4.2.2 Stimuli
Twenty-one sets of stimuli were generated by a native speaker of Seoul Korean, recorded in a sound-attenuated room at a sampling frequency of 44.1 kHz. Each set consists of the same ambiguous sentence, read aloud three times with the speaker asked to produce the sentence as a statement, an open question, or a polar question, respectively, as in Example (5):
(5) hakchangsicel ttay nwukwu-lul mollay sarangh-ayss-eyo
school.days during who/someone-obj secretly love-pst-pol
a. “(I) secretly loved someone when I was at school.” (statement)
b. “Who did you secretly love when you were at school?” (open question)
c. “Did you secretly love someone when you were at school?” (polar question)

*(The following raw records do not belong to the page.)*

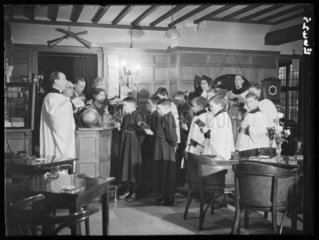 A choir rehearsing Christmas carols  Crispin Inn  Windsor Forrest  1935.
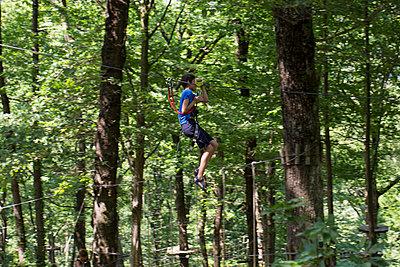 Boy on a Zip Line - p445m1055752 by Marie Docher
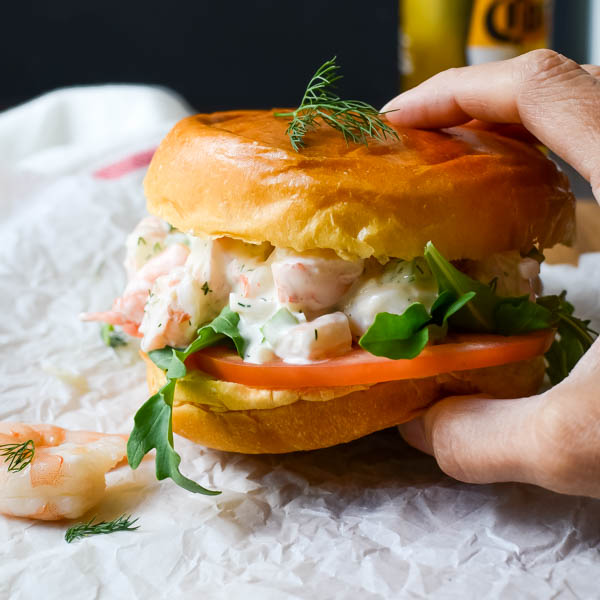 Holding a Easy Poached Shrimp Salad Sandwich.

Once the recordings were generated, we then created the corresponding TextGrids in Praat (
Boersma & Weenink, 2023) using a script readily available online.
2 Working within
Jun’s (2005) description of the Korean AP, we followed
Jones (2016) in assuming that focus is associated with expanded pitch range. The schematic diagram in
Figure 3 shows an idealized version of the prosodic patterns that we are assuming; the placement of phrase boundaries in the naturally produced stimuli is shown in
Table 4. All 63 naturally produced stimuli had an AP boundary after the first constituent, and no stimuli had AP boundaries within either the CPF or the verb. In total, 23 of the 63 stimuli had a boundary pattern matching the schematic diagram (pattern F in
Table 4).
The remaining 40 stimuli showed some variation from the idealized pattern in the placement of AP boundaries after the first constituent.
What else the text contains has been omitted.